Сорок веков смотрели на путешественника с высоты этих пирамид. И он смотрел на пирамиды с высоты сорока веков человеческого знания.
Он восхищался подвигом безвестных строителей пирамид. Голыми руками, пользуясь лишь самыми примитивными приспособлениями, они смогли с замечательной точностью взгромоздить колоссальные каменные глыбы друг на друга в идеальную геометрическую фигуру.
Он с высокомерной улыбкой думал, что сегодня подобный памятник человеческому могуществу удалось бы возвести в тысячекрат легче. И еще он думал о том, что с каждым веком такие памятники становятся все меньше, что ценность творений человека измеряется уже более не их внешней величиной, а заложенными в них великими возможностями.

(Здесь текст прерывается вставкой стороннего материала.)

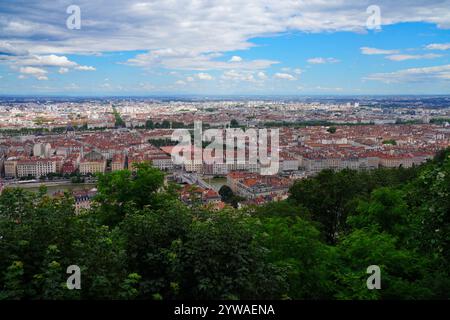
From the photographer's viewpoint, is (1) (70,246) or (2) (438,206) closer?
(1) (70,246)

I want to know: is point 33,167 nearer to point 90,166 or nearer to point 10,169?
point 10,169

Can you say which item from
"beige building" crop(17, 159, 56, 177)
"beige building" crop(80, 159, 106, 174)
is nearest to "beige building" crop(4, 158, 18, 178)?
"beige building" crop(17, 159, 56, 177)

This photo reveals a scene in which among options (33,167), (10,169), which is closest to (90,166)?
(33,167)

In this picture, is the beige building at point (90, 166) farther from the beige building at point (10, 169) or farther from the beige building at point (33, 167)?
the beige building at point (10, 169)

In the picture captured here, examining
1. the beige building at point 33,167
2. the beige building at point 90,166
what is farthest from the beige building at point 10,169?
the beige building at point 90,166

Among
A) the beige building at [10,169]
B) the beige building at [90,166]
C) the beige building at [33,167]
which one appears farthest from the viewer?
the beige building at [10,169]

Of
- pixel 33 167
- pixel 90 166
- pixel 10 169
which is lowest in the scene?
pixel 10 169

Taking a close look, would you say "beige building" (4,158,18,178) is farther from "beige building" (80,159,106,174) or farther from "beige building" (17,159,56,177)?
"beige building" (80,159,106,174)

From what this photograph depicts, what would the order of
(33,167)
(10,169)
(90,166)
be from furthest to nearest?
1. (10,169)
2. (33,167)
3. (90,166)

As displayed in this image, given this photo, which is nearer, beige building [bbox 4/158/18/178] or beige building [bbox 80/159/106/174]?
beige building [bbox 80/159/106/174]
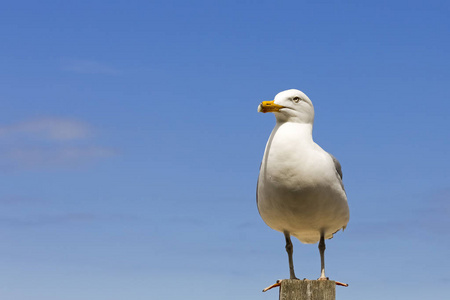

Это воспоминание пришло мне на ум возле синхрофазотрона. Я на минуту становлюсь фантастом… И вот уже сорок веков спустя мой далекий потомок с «высокомерным восхищением» разглядывает «Колизей двадцатого века» – давно забытый синхрофазотрон.
Его поражает, как люди, лишь за век до этого открывшие электричество, научились с его помощью разгонять в считанные секунды до космических энергий частицы, которые были открыты еще спустя полвека. Он восхищен точнейшей формой ускорителя – плодом долгих расчетов ученых и виртуозного мастерства инженеров и строителей.
И «высокомерная» улыбка трогает его губы. Такая гигантская машина – и такой скромный результат!
Нет, он отдает должное ее создателям: в двадцатом веке люди уже умели достигать такой концентрации энергии в крошечных объемах пространства, которая оставляла позади достижения самой природы в космосе. Они уже приближались к «звездной» концентрации энергии! И все-таки, с высоты сорока веков, получаемые людьми двадцатого века электрические и магнитные поля кажутся ему скромными.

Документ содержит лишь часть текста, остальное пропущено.